The digger crayfish is a heavy-bodied, reddish-tan species with a pale, iridescent stripe along the midline of the abdomen and short, broad pincers. The moveable finger on the pincers has a deep notch on the inner margin near the base, and there is a thick growth of hairlike setae along the opposing margin of the fixed finger. Areola absent. The rostrum is broad, with a central troughlike depression. The carapace and abdomen are about equal in length.
Similar species: The devil crayfish lacks the notch on the moveable finger. The grassland crayfish lacks the pale iridescent abdominal stripe, and its carapace length is distinctly less than the length of the abdomen.
Adult length: about 1¾ to 3½ inches.
Known from a few localities along the boundary between our southeastern lowlands and the adjacent Ozarks, including Ripley and Butler counties, and from a widely separate location along the lower Gasconade River. It might be more widespread in eastern Missouri, however.
Habitat and Conservation
In Missouri, the digger crayfish occurs in seasonally flooded areas in lowlands and in floodplains of streams. In January through May, it may be found in surface waters, but the rest of the year is spent in burrows underground. Burrows consist of a nearly vertical shaft that extends as low as groundwater. It widens at the bottom, and often there is at least one side passage leading to the surface or to a nearby stream or ditch. The surface openings often have a chimney or mound made of the excavated mud.
Food consists of plant fragments, especially grass seeds, and a variety of animal material, including insect fragments and crayfish parts. At times of high humidity, especially during and after warm rains, these crayfish sit at the entrance of their burrows or wander over the surface of the ground, searching for food, mates, or a new living area.
A species of conservation concern in Missouri, known from only a few localities in our state. Because of its burrowing habit, it is not easily collected, so it might be more widely distributed than researchers have been able to determine. This species occurs along the Gulf Coast from east Texas to the Florida panhandle and north in the Mississippi and Ohio river valleys to the southern Great Lakes in Ontario and Michigan. It also occurs along the Atlantic Coast from Maryland to South Carolina.
Breeding occurs in late spring or early summer, and mature females carry eggs in the fall. The young hatch in spring, or possibly in fall or early winter. Researchers in Arkansas found that females seem to be about twice as abundant as males, as adults. Collections of juveniles revealed even more lopsided ratios (30 females to 1 male, in an Arkansas collection, and 36 to 2, in a Missouri collection). No one is sure how this unbalanced sex ratio comes about, or what adaptive purpose it serves.

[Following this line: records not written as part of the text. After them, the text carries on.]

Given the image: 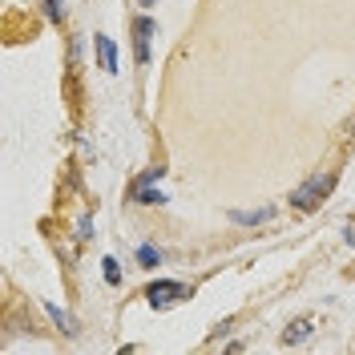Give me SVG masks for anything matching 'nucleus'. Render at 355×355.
I'll return each mask as SVG.
<instances>
[{
    "instance_id": "f257e3e1",
    "label": "nucleus",
    "mask_w": 355,
    "mask_h": 355,
    "mask_svg": "<svg viewBox=\"0 0 355 355\" xmlns=\"http://www.w3.org/2000/svg\"><path fill=\"white\" fill-rule=\"evenodd\" d=\"M335 190V174H315V178H307V182H303V186H299V190H295V210H315V206H319V202L327 198V194H331Z\"/></svg>"
},
{
    "instance_id": "f03ea898",
    "label": "nucleus",
    "mask_w": 355,
    "mask_h": 355,
    "mask_svg": "<svg viewBox=\"0 0 355 355\" xmlns=\"http://www.w3.org/2000/svg\"><path fill=\"white\" fill-rule=\"evenodd\" d=\"M182 295H190V287H182V283H154V287L146 291V299H150V307H170V303H178Z\"/></svg>"
},
{
    "instance_id": "7ed1b4c3",
    "label": "nucleus",
    "mask_w": 355,
    "mask_h": 355,
    "mask_svg": "<svg viewBox=\"0 0 355 355\" xmlns=\"http://www.w3.org/2000/svg\"><path fill=\"white\" fill-rule=\"evenodd\" d=\"M150 37H154V21L150 17H137L133 21V49H137V61L141 65L150 61Z\"/></svg>"
},
{
    "instance_id": "20e7f679",
    "label": "nucleus",
    "mask_w": 355,
    "mask_h": 355,
    "mask_svg": "<svg viewBox=\"0 0 355 355\" xmlns=\"http://www.w3.org/2000/svg\"><path fill=\"white\" fill-rule=\"evenodd\" d=\"M93 44H97V61H101V69H105V73H117V44H113L105 33H97Z\"/></svg>"
},
{
    "instance_id": "39448f33",
    "label": "nucleus",
    "mask_w": 355,
    "mask_h": 355,
    "mask_svg": "<svg viewBox=\"0 0 355 355\" xmlns=\"http://www.w3.org/2000/svg\"><path fill=\"white\" fill-rule=\"evenodd\" d=\"M307 335H311V319H299V323H291L287 331H283V343H287V347L291 343H303Z\"/></svg>"
},
{
    "instance_id": "423d86ee",
    "label": "nucleus",
    "mask_w": 355,
    "mask_h": 355,
    "mask_svg": "<svg viewBox=\"0 0 355 355\" xmlns=\"http://www.w3.org/2000/svg\"><path fill=\"white\" fill-rule=\"evenodd\" d=\"M270 214H275L270 206H266V210H254V214H246V210H239V214H234V222H246V226H250V222H266Z\"/></svg>"
},
{
    "instance_id": "0eeeda50",
    "label": "nucleus",
    "mask_w": 355,
    "mask_h": 355,
    "mask_svg": "<svg viewBox=\"0 0 355 355\" xmlns=\"http://www.w3.org/2000/svg\"><path fill=\"white\" fill-rule=\"evenodd\" d=\"M137 259H141V266H157V263H162V254H157L154 246H141V250H137Z\"/></svg>"
},
{
    "instance_id": "6e6552de",
    "label": "nucleus",
    "mask_w": 355,
    "mask_h": 355,
    "mask_svg": "<svg viewBox=\"0 0 355 355\" xmlns=\"http://www.w3.org/2000/svg\"><path fill=\"white\" fill-rule=\"evenodd\" d=\"M105 283H121V270H117V259H105Z\"/></svg>"
},
{
    "instance_id": "1a4fd4ad",
    "label": "nucleus",
    "mask_w": 355,
    "mask_h": 355,
    "mask_svg": "<svg viewBox=\"0 0 355 355\" xmlns=\"http://www.w3.org/2000/svg\"><path fill=\"white\" fill-rule=\"evenodd\" d=\"M49 315H53V319H57V323H61L65 331H77V327H73V319H69V315H65L61 307H49Z\"/></svg>"
},
{
    "instance_id": "9d476101",
    "label": "nucleus",
    "mask_w": 355,
    "mask_h": 355,
    "mask_svg": "<svg viewBox=\"0 0 355 355\" xmlns=\"http://www.w3.org/2000/svg\"><path fill=\"white\" fill-rule=\"evenodd\" d=\"M44 4H49V17H53V21H61V0H44Z\"/></svg>"
},
{
    "instance_id": "9b49d317",
    "label": "nucleus",
    "mask_w": 355,
    "mask_h": 355,
    "mask_svg": "<svg viewBox=\"0 0 355 355\" xmlns=\"http://www.w3.org/2000/svg\"><path fill=\"white\" fill-rule=\"evenodd\" d=\"M137 4H146V8H150V4H154V0H137Z\"/></svg>"
},
{
    "instance_id": "f8f14e48",
    "label": "nucleus",
    "mask_w": 355,
    "mask_h": 355,
    "mask_svg": "<svg viewBox=\"0 0 355 355\" xmlns=\"http://www.w3.org/2000/svg\"><path fill=\"white\" fill-rule=\"evenodd\" d=\"M352 133H355V121H352Z\"/></svg>"
}]
</instances>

In addition to feeding many types of wildlife, crayfish provide food for many species that humans hunt and fish. Crayfish are fascinating, colorful creatures in their own right, and are part of our rich native heritage.
Crayfish are an important link in the food chain between plants and other animals, breaking down plant materials that are resistant to decay. Crayfish in turn are an important food for many other animals. Burrowing animals mix the soils, increasing its fertility.